Questions to answer ->
1/ Answer these from the article on the Spider-Man: Brand New Day trailer:
(a) On what date did the trailer drop?
(b) Which film held the previous film record, and with how many views?
(c) Which actor does the article say is back?
2/ Pick up the article on the Spider-Man: Brand New Day trailer after its last sentence and write the next part.

718.6 million views in 24 hours. A record-shattering debut. And buried inside the footage, the setup for one of the most disturbing arcs in Spider-Man history.
The numbers don’t need much context. The Spider-Man: Brand New Day trailer dropped on March 18 and pulled 718.6 million views in its first 24 hours — the biggest trailer launch in history, period. It didn’t just beat the previous film record held by Deadpool & Wolverine (365 million). It nearly doubled it. It surpassed GTA VI’s 475 million view debut to become the most-watched trailer of any kind ever released.
Tom Holland is back, the internet broke, and everyone has already said that. So let’s talk about what’s actually inside the footage — because the record is the surface. The real story is what’s happening to Peter Parker’s body.

Data block ->
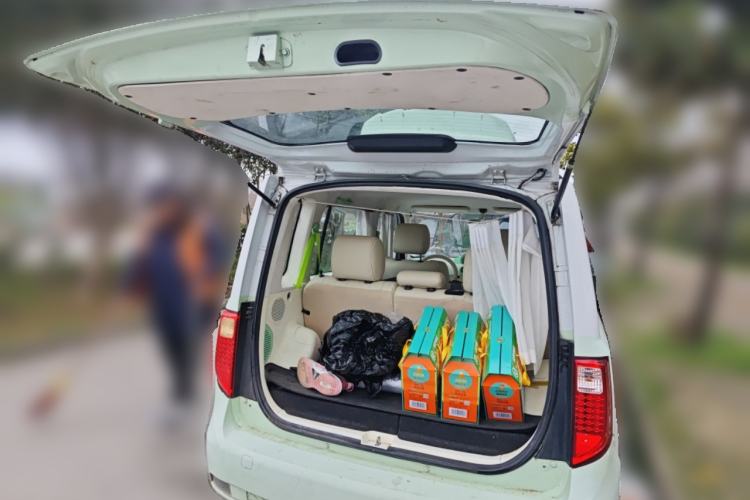 Used Great Wall Coolbear 2009 1.5L Manual Luxury Version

Response list ->
1/
(a) March 18
(b) Deadpool & Wolverine, with 365 million views
(c) Tom Holland

2/
What villains are in Spider-Man: Brand New Day? The trailer confirms Scorpion (Michael Mando, returning from Homecoming), Boomerang, Tarantula, and The Hand — yes, the same Hand that’s woven through Daredevil: Born Again. Jon Bernthal’s Punisher appears as well, though whether Frank Castle is an antagonist, an uneasy ally, or something more complicated isn’t clear yet. That’s a loaded villain roster for a single film, which suggests some of these aren’t going the distance — they’re runway for something bigger.

That bigger thing appears to be Peter Parker himself.
Who is Man-Spider? Keith David narrates the trailer with a line about spiders having “several life cycles.” Bruce Banner — who has forgotten Peter exists along with the rest of the world, thanks to Strange’s spell — appears to be monitoring or facilitating what the official synopsis calls “a surprising physical evolution that threatens his existence.” Put those two things together and the comic precedent becomes hard to ignore.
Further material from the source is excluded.